Segment Start: DOCUMENT PASSAGE

Stark truths often come most into focus in a crisis. The COVID-19 pandemic has once more laid bare the stark reality of being members of a minority community without the resources so many others take for granted. As a reverend, I’ve officiated at and attended the funerals of too many struck down by this grim virus. We have laid too many of our brothers and sisters to rest because they were on the front lines.
All across this nation, African Americans are disproportionally bearing the brunt of infections and deaths from COVID-19. In the City of St. Louis, as of May 21, 71 of the 109 deaths and 1,131 of the 1,744 cases were black people. That means 65.1% of the deaths and 64.8% of the cases of COVID-19 were African Americans, when we form only 45.9% of the city’s population.
The negligence of our government in not providing equal access to affordable healthcare has left many in our community weakened by the underlying conditions that have increased their risk of the virus developing into a more acute case.
Also, we constitute many of the front-line and essential employees staffing our hospitals, nursing homes, restaurants, grocery stores, pharmacies, delivery services, transportation, sanitation and the post office. There is no option of sheltering at home when losing your income can mean the loss of that home and the “essential” nature of your job compels you to work.
The injustice and inequity exposed by the pandemic cannot be allowed to exist. We won’t go back. We must move forward. The steps forward are before us.
We must pass Medicaid expansion in Missouri. Supporters have collected enough signature for it to be on the ballot this year, most likely in August. We must join our surrounding states and close the gap in bringing healthcare to tens of thousands of people who currently fall in the coverage gap – they earn too much money to currently qualify for Medicare but not enough to afford quality private insurance.
The State of Missouri must stockpile enough personal protective equipment (PPE) so that every front-line worker can be provided with protection free-of-charge if there is another COVID-19 surge this summer or fall. And also have a long-range plan to stockpile is essential PPE at the state level for any future health emergency as the federal stockpile proved inadequate in this pandemic.

Segment End: DOCUMENT PASSAGE
Segment Start: RECORD EXCERPTS

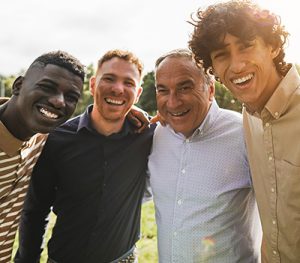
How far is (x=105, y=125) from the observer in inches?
137

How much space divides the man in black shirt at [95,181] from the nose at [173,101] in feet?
1.90

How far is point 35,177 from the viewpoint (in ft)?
11.1

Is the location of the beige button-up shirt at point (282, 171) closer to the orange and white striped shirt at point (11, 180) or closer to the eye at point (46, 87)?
the eye at point (46, 87)

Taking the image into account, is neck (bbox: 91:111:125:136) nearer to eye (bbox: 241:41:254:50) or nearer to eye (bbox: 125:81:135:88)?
eye (bbox: 125:81:135:88)

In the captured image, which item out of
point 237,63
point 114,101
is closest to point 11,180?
point 114,101

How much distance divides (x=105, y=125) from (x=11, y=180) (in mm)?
1113

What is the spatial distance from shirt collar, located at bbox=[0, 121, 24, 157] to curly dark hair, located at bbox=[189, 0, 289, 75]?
168 cm

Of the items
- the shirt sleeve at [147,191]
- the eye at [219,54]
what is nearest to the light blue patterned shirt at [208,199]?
the shirt sleeve at [147,191]

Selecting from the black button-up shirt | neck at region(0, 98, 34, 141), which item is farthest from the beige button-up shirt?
neck at region(0, 98, 34, 141)

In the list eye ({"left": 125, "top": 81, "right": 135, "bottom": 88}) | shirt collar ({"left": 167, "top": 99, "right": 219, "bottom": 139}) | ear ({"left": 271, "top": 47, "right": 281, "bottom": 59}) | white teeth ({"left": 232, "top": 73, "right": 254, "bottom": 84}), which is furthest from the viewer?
eye ({"left": 125, "top": 81, "right": 135, "bottom": 88})

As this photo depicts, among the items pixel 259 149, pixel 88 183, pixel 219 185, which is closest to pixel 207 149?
pixel 219 185

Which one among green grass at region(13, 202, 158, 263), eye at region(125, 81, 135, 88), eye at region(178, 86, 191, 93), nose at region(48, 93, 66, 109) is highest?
eye at region(125, 81, 135, 88)

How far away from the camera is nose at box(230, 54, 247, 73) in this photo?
2465mm

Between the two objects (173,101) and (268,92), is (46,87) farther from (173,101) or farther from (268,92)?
(268,92)
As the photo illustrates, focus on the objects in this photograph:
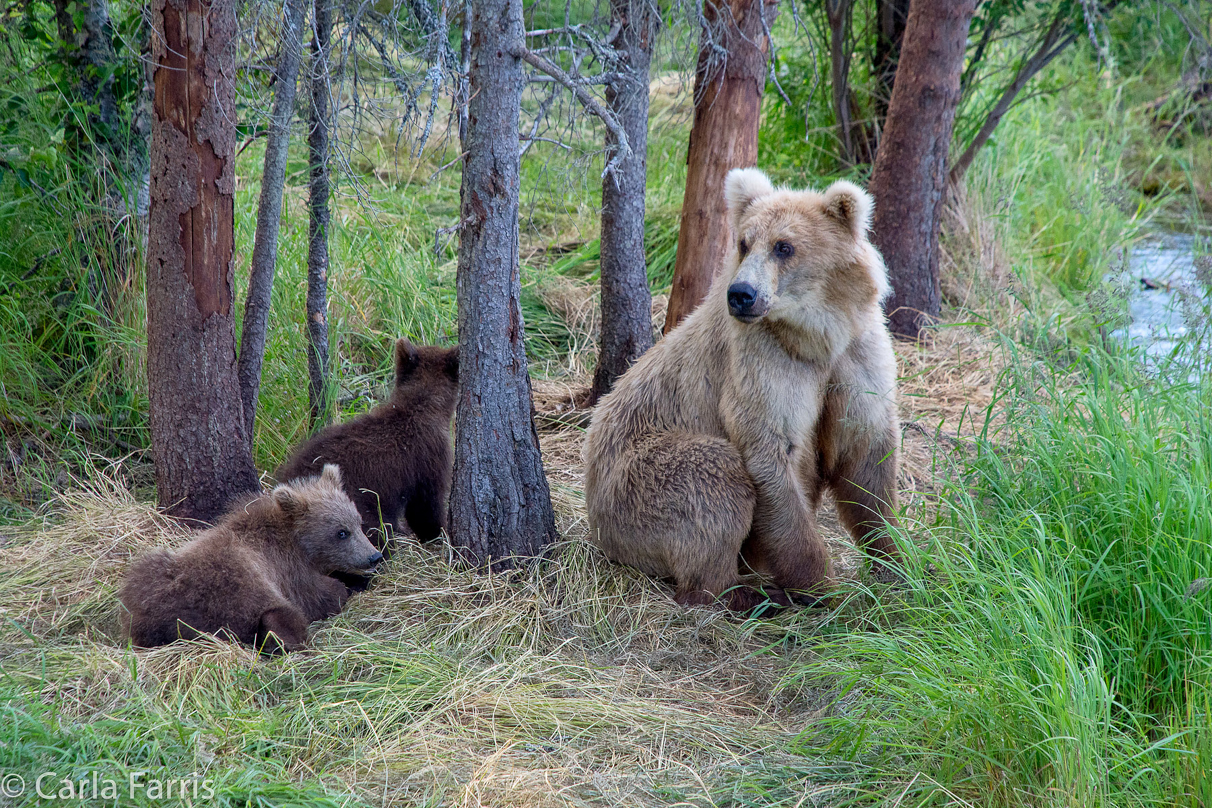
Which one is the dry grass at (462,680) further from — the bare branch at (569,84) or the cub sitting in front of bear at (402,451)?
the bare branch at (569,84)

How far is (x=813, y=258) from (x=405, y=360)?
2.24 m

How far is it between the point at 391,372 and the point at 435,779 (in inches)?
155

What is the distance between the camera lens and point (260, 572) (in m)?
3.88

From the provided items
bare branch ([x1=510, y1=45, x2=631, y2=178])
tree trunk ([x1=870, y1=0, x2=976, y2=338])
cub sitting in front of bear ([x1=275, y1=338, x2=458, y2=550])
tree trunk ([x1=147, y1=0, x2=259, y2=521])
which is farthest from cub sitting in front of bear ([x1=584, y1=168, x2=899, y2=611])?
tree trunk ([x1=870, y1=0, x2=976, y2=338])

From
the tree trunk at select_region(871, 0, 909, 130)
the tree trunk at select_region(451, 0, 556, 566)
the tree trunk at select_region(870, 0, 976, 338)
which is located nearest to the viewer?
the tree trunk at select_region(451, 0, 556, 566)

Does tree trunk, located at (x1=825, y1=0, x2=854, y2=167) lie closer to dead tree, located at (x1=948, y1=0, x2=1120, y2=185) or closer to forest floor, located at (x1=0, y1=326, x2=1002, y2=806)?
dead tree, located at (x1=948, y1=0, x2=1120, y2=185)

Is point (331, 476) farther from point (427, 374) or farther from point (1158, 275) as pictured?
point (1158, 275)

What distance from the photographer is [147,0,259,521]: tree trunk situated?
14.4 feet

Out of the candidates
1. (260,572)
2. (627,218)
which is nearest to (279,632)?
(260,572)

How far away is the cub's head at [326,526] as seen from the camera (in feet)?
13.7

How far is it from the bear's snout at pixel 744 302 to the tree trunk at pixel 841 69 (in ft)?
16.4

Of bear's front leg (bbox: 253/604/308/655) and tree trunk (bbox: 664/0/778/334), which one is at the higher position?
tree trunk (bbox: 664/0/778/334)
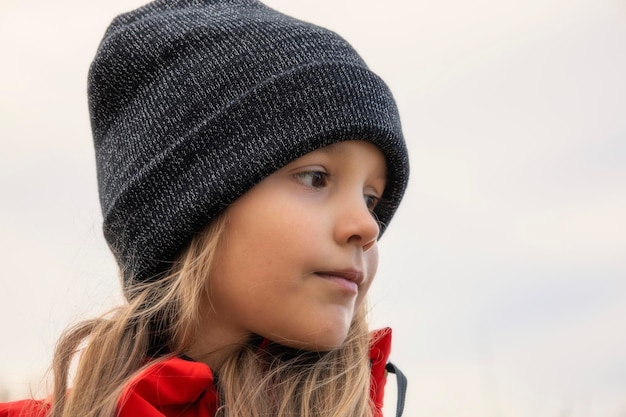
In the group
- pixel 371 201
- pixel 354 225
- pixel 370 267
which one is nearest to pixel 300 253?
pixel 354 225

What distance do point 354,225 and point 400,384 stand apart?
0.48 m

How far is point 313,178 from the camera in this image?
1685 millimetres

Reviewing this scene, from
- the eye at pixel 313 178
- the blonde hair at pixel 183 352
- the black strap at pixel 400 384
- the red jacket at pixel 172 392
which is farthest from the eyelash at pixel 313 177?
the black strap at pixel 400 384

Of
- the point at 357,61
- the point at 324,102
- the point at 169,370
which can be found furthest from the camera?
the point at 357,61

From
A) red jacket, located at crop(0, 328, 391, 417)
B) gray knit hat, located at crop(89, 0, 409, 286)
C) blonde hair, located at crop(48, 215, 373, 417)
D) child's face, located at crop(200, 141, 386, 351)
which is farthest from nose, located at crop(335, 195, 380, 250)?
red jacket, located at crop(0, 328, 391, 417)

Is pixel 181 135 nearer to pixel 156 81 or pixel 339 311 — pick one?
pixel 156 81

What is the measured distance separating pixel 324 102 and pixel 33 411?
96 cm

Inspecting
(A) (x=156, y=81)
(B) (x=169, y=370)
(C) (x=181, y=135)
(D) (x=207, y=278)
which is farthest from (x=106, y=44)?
(B) (x=169, y=370)

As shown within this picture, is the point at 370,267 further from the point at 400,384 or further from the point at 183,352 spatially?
the point at 183,352

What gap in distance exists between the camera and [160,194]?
1.76m

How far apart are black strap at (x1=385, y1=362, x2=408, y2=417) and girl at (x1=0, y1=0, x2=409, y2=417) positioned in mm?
38

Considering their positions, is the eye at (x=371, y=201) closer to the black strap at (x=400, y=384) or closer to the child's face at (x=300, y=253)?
the child's face at (x=300, y=253)

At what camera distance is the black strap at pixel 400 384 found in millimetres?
1798

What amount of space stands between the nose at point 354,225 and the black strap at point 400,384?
41 cm
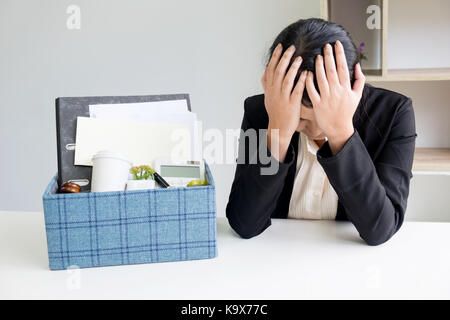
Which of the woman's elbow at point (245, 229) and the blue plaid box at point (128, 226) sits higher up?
the blue plaid box at point (128, 226)

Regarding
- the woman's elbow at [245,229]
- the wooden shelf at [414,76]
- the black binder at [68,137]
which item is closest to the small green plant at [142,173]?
the black binder at [68,137]

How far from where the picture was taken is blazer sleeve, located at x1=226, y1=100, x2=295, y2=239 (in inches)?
44.6

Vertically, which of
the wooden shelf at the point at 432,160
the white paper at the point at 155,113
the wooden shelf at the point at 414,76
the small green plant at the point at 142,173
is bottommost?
the wooden shelf at the point at 432,160

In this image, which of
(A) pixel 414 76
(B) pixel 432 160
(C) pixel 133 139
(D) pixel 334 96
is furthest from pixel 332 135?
(B) pixel 432 160

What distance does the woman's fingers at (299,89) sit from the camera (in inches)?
40.8

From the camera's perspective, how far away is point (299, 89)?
1.05 metres

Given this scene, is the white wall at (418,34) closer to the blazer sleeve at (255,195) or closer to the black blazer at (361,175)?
the black blazer at (361,175)

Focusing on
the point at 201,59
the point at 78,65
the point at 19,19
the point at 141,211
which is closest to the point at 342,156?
the point at 141,211

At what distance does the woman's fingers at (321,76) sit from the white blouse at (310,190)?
0.96 ft

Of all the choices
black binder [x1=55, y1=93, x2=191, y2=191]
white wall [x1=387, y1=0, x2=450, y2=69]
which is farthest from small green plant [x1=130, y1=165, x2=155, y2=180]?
white wall [x1=387, y1=0, x2=450, y2=69]

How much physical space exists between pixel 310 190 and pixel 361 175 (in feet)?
0.87

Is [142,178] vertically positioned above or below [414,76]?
below

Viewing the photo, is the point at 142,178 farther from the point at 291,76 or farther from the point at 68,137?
the point at 291,76

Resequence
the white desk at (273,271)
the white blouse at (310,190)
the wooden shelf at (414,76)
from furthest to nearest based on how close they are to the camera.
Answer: the wooden shelf at (414,76), the white blouse at (310,190), the white desk at (273,271)
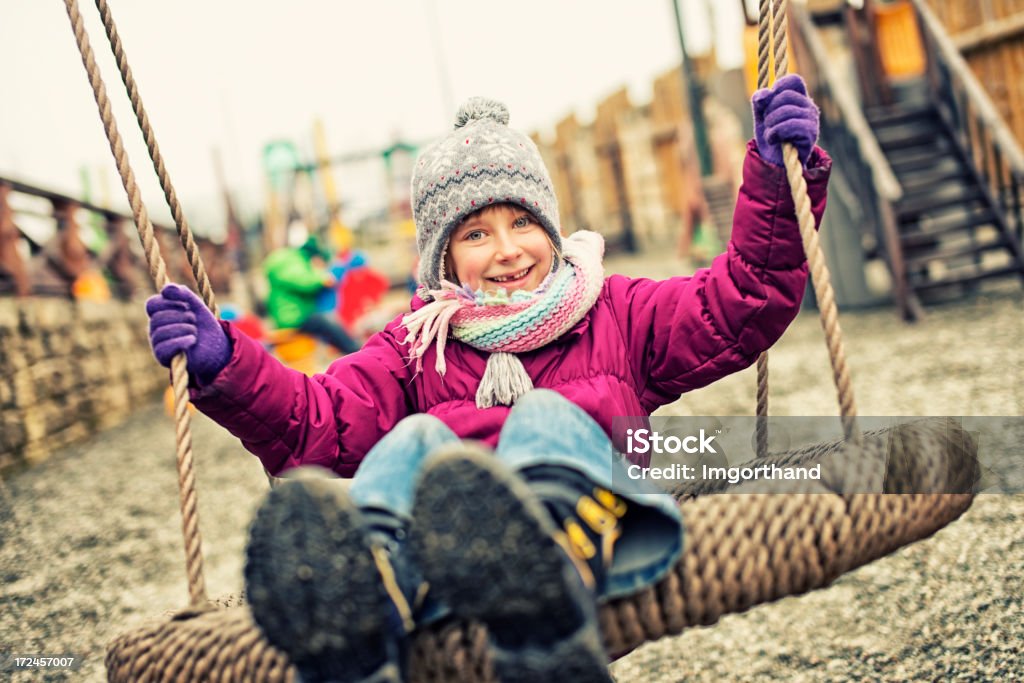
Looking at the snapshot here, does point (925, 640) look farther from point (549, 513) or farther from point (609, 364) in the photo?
point (549, 513)

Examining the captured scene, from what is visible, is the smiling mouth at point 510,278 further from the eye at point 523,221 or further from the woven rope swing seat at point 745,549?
the woven rope swing seat at point 745,549

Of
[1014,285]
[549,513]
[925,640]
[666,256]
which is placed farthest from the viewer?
[666,256]

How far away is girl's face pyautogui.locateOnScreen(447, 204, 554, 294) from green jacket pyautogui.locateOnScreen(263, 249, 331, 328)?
4874 millimetres

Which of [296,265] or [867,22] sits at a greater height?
[867,22]

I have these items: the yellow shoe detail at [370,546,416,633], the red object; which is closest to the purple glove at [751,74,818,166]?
the yellow shoe detail at [370,546,416,633]

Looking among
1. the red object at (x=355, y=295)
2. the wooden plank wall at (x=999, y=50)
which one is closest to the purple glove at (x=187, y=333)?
the red object at (x=355, y=295)

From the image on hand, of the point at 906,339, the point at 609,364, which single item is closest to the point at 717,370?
the point at 609,364

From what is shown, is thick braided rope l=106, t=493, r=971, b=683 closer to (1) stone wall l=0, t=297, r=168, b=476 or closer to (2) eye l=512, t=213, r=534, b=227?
(2) eye l=512, t=213, r=534, b=227

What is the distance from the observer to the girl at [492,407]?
0.87m

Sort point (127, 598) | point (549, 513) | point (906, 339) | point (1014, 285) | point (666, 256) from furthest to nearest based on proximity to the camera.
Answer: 1. point (666, 256)
2. point (1014, 285)
3. point (906, 339)
4. point (127, 598)
5. point (549, 513)

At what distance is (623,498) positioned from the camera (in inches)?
40.6

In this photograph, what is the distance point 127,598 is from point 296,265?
363cm

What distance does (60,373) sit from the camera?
5410 mm

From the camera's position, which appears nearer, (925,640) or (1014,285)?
(925,640)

Segment End: RECORD EXCERPTS

- [PROBLEM STATEMENT]:
Please return the passage of the COVID-19 text word for word, beginning at the words "The injustice and" and stopping after the words "quality private insurance.".

- [RESULT]:
The injustice and inequity exposed by the pandemic cannot be allowed to exist. We won’t go back. We must move forward. The steps forward are before us.
We must pass Medicaid expansion in Missouri. Supporters have collected enough signature for it to be on the ballot this year, most likely in August. We must join our surrounding states and close the gap in bringing healthcare to tens of thousands of people who currently fall in the coverage gap – they earn too much money to currently qualify for Medicare but not enough to afford quality private insurance.